**Short problem**:
Format the data below as a numbered list, leaving out the blank lines.

— START OF Data to process —

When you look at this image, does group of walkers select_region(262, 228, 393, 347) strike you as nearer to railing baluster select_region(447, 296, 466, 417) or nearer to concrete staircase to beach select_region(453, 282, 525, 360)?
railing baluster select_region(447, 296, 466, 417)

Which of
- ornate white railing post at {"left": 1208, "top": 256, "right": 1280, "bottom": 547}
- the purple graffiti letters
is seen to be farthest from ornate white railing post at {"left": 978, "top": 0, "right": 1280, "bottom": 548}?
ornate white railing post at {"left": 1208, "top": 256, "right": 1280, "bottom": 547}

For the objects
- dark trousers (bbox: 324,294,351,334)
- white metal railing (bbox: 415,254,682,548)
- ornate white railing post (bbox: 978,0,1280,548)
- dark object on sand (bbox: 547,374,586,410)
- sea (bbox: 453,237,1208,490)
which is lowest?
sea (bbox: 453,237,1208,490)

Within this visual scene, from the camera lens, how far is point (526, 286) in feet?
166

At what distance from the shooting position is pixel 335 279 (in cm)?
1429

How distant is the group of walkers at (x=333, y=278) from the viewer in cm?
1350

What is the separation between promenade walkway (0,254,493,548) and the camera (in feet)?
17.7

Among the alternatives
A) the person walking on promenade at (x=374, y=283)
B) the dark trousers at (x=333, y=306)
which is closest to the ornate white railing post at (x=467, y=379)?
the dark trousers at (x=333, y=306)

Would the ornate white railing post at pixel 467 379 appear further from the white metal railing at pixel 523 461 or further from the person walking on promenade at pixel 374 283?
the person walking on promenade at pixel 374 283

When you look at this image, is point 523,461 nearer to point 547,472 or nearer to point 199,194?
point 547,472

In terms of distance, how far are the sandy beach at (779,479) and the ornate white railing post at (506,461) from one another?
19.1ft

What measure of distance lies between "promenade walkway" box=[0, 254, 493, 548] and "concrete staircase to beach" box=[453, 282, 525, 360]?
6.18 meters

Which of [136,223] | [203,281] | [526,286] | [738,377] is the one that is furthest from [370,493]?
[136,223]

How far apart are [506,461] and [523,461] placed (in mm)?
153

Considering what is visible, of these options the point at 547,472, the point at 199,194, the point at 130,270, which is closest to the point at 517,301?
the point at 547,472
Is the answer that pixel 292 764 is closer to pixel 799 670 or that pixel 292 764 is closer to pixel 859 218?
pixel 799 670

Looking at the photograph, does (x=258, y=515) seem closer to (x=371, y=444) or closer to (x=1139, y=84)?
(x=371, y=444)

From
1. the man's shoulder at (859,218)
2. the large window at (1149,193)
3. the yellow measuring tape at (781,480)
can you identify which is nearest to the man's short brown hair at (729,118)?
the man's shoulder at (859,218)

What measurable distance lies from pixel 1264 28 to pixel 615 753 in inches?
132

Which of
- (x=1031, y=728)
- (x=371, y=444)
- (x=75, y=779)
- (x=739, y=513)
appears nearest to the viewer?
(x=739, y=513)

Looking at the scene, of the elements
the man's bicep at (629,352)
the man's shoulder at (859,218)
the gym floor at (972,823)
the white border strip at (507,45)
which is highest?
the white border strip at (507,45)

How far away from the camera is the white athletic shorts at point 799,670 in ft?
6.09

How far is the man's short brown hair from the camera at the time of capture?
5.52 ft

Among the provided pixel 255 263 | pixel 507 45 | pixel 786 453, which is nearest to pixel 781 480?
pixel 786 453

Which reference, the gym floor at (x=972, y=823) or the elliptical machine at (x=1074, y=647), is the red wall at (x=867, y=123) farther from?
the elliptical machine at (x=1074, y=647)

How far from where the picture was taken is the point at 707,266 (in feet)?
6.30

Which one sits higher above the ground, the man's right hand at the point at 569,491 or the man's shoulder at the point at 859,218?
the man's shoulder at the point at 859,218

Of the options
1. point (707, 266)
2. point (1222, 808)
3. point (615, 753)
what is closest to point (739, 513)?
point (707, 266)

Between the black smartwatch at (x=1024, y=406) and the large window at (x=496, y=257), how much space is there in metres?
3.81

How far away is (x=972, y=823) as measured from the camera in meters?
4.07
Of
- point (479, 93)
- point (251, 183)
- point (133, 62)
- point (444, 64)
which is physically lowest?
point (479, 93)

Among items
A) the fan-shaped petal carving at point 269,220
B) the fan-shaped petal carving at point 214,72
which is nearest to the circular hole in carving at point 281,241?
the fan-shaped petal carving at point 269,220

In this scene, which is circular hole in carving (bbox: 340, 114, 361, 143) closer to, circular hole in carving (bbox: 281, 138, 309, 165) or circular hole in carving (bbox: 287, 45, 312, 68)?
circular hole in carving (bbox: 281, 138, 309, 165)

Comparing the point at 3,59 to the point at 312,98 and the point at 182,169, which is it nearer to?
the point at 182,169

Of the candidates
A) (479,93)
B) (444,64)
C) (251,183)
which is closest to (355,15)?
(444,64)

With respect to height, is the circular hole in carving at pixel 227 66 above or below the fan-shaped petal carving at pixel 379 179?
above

— END OF Data to process —

**Response to this exercise**:
1. When you look at this image, does group of walkers select_region(262, 228, 393, 347) strike you as nearer to railing baluster select_region(447, 296, 466, 417) or nearer to concrete staircase to beach select_region(453, 282, 525, 360)?
2. railing baluster select_region(447, 296, 466, 417)
3. Which of
4. - ornate white railing post at {"left": 1208, "top": 256, "right": 1280, "bottom": 547}
5. - the purple graffiti letters
6. is seen to be farthest from ornate white railing post at {"left": 978, "top": 0, "right": 1280, "bottom": 548}?
7. ornate white railing post at {"left": 1208, "top": 256, "right": 1280, "bottom": 547}
8. For the objects
9. - dark trousers (bbox: 324,294,351,334)
10. - white metal railing (bbox: 415,254,682,548)
11. - ornate white railing post (bbox: 978,0,1280,548)
12. - dark object on sand (bbox: 547,374,586,410)
13. - sea (bbox: 453,237,1208,490)
14. which is lowest?
15. sea (bbox: 453,237,1208,490)
16. Within this visual scene, from the camera lens, how far is point (526, 286) in feet?
17. 166
18. At what distance from the shooting position is pixel 335 279 (in cm)?
19. 1429
20. How distant is the group of walkers at (x=333, y=278) from the viewer in cm?
21. 1350
22. What is the separation between promenade walkway (0,254,493,548) and the camera (in feet)?
23. 17.7
24. Among the alternatives
25. A) the person walking on promenade at (x=374, y=283)
26. B) the dark trousers at (x=333, y=306)
27. which is closest to the ornate white railing post at (x=467, y=379)?
28. the dark trousers at (x=333, y=306)
29. Would the ornate white railing post at pixel 467 379 appear further from the white metal railing at pixel 523 461 or further from the person walking on promenade at pixel 374 283?
30. the person walking on promenade at pixel 374 283
31. When you look at this image, is point 523,461 nearer to point 547,472 or nearer to point 199,194?
32. point 547,472
33. In terms of distance, how far are the sandy beach at (779,479) and the ornate white railing post at (506,461) from one another?
34. 19.1ft
35. What measure of distance lies between "promenade walkway" box=[0, 254, 493, 548] and "concrete staircase to beach" box=[453, 282, 525, 360]?
36. 6.18 meters
37. Which of [136,223] | [203,281] | [526,286] | [738,377] is the one that is furthest from [370,493]?
38. [136,223]
39. How far apart are [506,461] and [523,461] placed (in mm)?
40. 153
41. Considering what is visible, of these options the point at 547,472, the point at 199,194, the point at 130,270, which is closest to the point at 517,301?
42. the point at 547,472
43. Is the answer that pixel 292 764 is closer to pixel 799 670 or that pixel 292 764 is closer to pixel 859 218?
44. pixel 799 670
45. Looking at the photograph, does (x=258, y=515) seem closer to (x=371, y=444) or closer to (x=1139, y=84)?
46. (x=371, y=444)
47. From
48. 1. the man's shoulder at (859,218)
49. 2. the large window at (1149,193)
50. 3. the yellow measuring tape at (781,480)
51. can you identify which is nearest to the man's short brown hair at (729,118)?
52. the man's shoulder at (859,218)
53. What measurable distance lies from pixel 1264 28 to pixel 615 753 in inches?
54. 132
55. Which of
56. - (x=1031, y=728)
57. - (x=371, y=444)
58. - (x=75, y=779)
59. - (x=739, y=513)
60. appears nearest to the viewer?
61. (x=739, y=513)
62. Looking at the scene, of the elements
63. the man's bicep at (629,352)
64. the man's shoulder at (859,218)
65. the gym floor at (972,823)
66. the white border strip at (507,45)
67. which is highest?
68. the white border strip at (507,45)
69. How far away from the camera is the white athletic shorts at point 799,670 in ft?
70. 6.09
71. How far is the man's short brown hair from the camera at the time of capture?
72. 5.52 ft
73. Among the provided pixel 255 263 | pixel 507 45 | pixel 786 453, which is nearest to pixel 781 480?
74. pixel 786 453
75. Which reference, the gym floor at (x=972, y=823) or the elliptical machine at (x=1074, y=647), is the red wall at (x=867, y=123) farther from?
76. the elliptical machine at (x=1074, y=647)
77. How far from where the picture was taken is the point at 707,266 (in feet)?
78. 6.30
79. Which one sits higher above the ground, the man's right hand at the point at 569,491 or the man's shoulder at the point at 859,218?
80. the man's shoulder at the point at 859,218
81. Of the options
82. 1. point (707, 266)
83. 2. point (1222, 808)
84. 3. point (615, 753)
85. what is closest to point (739, 513)?
86. point (707, 266)
87. Between the black smartwatch at (x=1024, y=406) and the large window at (x=496, y=257), how much space is there in metres?
88. 3.81
89. How far away is (x=972, y=823) as measured from the camera in meters?
90. 4.07
91. Of
92. - point (479, 93)
93. - point (251, 183)
94. - point (133, 62)
95. - point (444, 64)
96. which is physically lowest?
97. point (479, 93)
98. Among items
99. A) the fan-shaped petal carving at point 269,220
100. B) the fan-shaped petal carving at point 214,72
101. which is nearest to the circular hole in carving at point 281,241?
102. the fan-shaped petal carving at point 269,220
103. In this scene, which is circular hole in carving (bbox: 340, 114, 361, 143) closer to, circular hole in carving (bbox: 281, 138, 309, 165) or circular hole in carving (bbox: 287, 45, 312, 68)?
104. circular hole in carving (bbox: 281, 138, 309, 165)
105. Comparing the point at 3,59 to the point at 312,98 and the point at 182,169, which is it nearer to?
106. the point at 182,169
107. Of the candidates
108. A) (479,93)
109. B) (444,64)
110. C) (251,183)
111. which is closest to (355,15)?
112. (444,64)
113. With respect to height, is the circular hole in carving at pixel 227 66 above or below the fan-shaped petal carving at pixel 379 179?
114. above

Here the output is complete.